01. Testimony of Chuck Ludlam and Paula Hirschoff on S. 732: The Peace Corps Volunteer Empowerment Act: Introduction

We're testifying because we love the Peace Corps and feel deep gratitude for the opportunity it has given us to serve. We want this institution to thrive so that many more generations of Americans will have the opportunity to serve. We met through the Peace Corps, one of the greatest benefits of our service.7 We still believe that the Peace Corps is our country's best means of outreach to the world. We believe in the idea of Peace Corps and the idealism of Volunteers.

01. Testimony of Chuck Ludlam and Paula Hirschoff on S. 732: The Peace Corps Volunteer Empowerment Act: Introduction

Mr. Chairman and Members of the Subcommittee: Asalaa maalekum. Naka nga def? (Traditional greetings in Senegal)

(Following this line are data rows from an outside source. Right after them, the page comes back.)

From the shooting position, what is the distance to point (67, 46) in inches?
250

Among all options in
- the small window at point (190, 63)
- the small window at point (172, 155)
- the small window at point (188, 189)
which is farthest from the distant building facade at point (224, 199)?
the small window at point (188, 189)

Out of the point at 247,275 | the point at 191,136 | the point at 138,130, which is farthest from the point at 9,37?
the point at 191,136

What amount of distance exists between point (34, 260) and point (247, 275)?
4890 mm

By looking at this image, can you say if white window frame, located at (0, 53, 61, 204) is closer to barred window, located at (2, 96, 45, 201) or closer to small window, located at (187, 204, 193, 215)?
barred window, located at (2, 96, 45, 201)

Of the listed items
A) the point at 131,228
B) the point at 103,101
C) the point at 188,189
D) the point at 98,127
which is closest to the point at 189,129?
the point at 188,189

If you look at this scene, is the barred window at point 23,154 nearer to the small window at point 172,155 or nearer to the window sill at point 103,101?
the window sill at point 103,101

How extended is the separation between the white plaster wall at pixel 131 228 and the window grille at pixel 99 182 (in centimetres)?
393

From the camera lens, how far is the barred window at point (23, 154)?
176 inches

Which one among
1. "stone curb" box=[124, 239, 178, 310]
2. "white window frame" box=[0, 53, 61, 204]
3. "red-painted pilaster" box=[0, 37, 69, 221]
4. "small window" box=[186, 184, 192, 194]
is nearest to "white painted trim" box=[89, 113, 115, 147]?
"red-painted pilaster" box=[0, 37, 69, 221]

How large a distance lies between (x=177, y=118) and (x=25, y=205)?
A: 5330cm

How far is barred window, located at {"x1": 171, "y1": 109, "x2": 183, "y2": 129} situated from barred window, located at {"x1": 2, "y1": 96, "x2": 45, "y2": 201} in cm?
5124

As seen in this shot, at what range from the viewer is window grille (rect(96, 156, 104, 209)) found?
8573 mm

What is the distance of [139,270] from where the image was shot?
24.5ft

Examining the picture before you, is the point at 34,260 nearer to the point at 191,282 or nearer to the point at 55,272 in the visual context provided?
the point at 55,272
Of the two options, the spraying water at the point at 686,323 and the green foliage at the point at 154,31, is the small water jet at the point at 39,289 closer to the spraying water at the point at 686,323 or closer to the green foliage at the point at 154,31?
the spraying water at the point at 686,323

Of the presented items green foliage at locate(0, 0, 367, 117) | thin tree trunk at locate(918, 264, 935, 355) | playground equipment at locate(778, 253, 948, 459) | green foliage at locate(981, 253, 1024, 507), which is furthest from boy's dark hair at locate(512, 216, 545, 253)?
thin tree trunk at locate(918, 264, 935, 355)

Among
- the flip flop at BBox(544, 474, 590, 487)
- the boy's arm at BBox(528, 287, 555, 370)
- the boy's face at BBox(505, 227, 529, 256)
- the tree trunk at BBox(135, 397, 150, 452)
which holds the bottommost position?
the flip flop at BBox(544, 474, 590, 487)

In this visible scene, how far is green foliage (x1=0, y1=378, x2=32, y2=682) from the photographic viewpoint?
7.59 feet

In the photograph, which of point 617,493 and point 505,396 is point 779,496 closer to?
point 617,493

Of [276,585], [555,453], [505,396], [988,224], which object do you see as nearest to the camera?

It is a high honor to appear today, as Peace Corps Volunteers serving in Senegal, to testify in support of S. 732, the Peace Corps Volunteer Empowerment Act (Dodd-Kennedy, March 1, 2007).

Over the 40-year period in which Chuck served as House and Senate Committee Counsel, White House Counsel and Vice President for Government Relations at the Biotechnology Industry Organization, he often had the honor of testifying before the Congress and sitting where Janice O'Connell2 now sits staffing this hearing. Paula has also worked on Capitol Hill and staffed subcommittee hearings. We've never been prouder, however, to participate in a hearing than today, testifying together as Peace Corps Volunteers.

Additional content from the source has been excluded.